Although Jonathan’s quest was to banish Dracula’s Castle, that vile vampire wasn’t an issue until late in the game. While the castle had arisen because of the agony and hatred within humanity during this period, another vampire took advantage of the castle’s powers for his own agenda and prevented Dracula from reviving. That vampire, Brauner, ultimately worked towards the same end goal of humanity’s destruction, but did so out of the hatred he felt for losing his daughters during the First World War. Brauner was able to harness the power of Dracula’s Castle through his paintings. With assistance from newfound friends and through the evolution of a subplot or two, Jonathan and Charlotte were successful in cleansing the castle of Brauner’s influence and ultimately dealing with Dracula and his ilk.
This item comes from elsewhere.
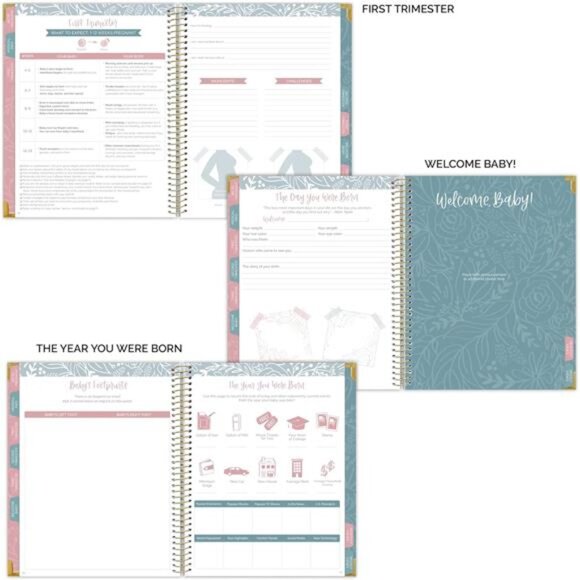 Daily planners New Pregnancy and Baby's First Year Calendar Planner & Keepsake - Picture 5 of 7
There were plenty of reasons to keep going once the story was finished too. Exploration and the mapping of Dracula’s Castle has been a core component of the series since Symphony of the Night, and this game doesn’t disappoint with its 1,000% MAP COMPLETION RATE! That number is perhaps artificially high because of the multitude of paintings, but there is a lot to explore nonetheless. Moreover, there were many collections to complete such as obtaining all items or filling out the bestiary and mastering each sub-weapon, powering them up in the process. These are customary features for the series but also available were sidequests from one of the duo’s associates. I believe this was a first for the series and I had completed maybe 15% at game’s end after passively trying, so there’s much to do on that front.
Two more sets of playable characters could also be unlocked and both changed gameplay dramatically. The environment remained the same with both but the equipment and magic customization was backpedaled completely and a story was basically nonexistent. One pair of characters was a throwback to the classic days of the series with a focus on sub-weapons and the legendary whip, Vampire Killer. This duo was overpowered and playing with them felt like I was in “God mode.” The other duo utilized the touch-screen exclusively. The touch-screen was integrated into the game elsewhere but I literally never used it. The execution with these two was actually very intriguing and their individual means of attacking required different touch-based actions. A Boss Rush mode was also available after completion as well as a co-operative mode (multi-card only).
Castlevania: Portrait of Ruin has all the staples I’ve come to expect from the series as well as a few differentiating features. The core of these, a focus on two characters, helped to freshen the formula but it was probably the variety of settings that kept me most entertained. Not to mention the accoutrement found in the various collections to complete, sidequests to beat, and unlockables to try out after the plot had wrapped up. The more modern backdrop and the twist on the classic premise were appreciated as well. I think this is probably the most complete Castlevania I’ve played of this style, but I don’t think it tops Aria of Sorrow for me. That was my first foray into the series and each one I’ve played since has been chasing that experience. They’ve all been outstanding, but like the saying goes, I’ll never forget my first, and I’ll forever be comparing successive entries to it.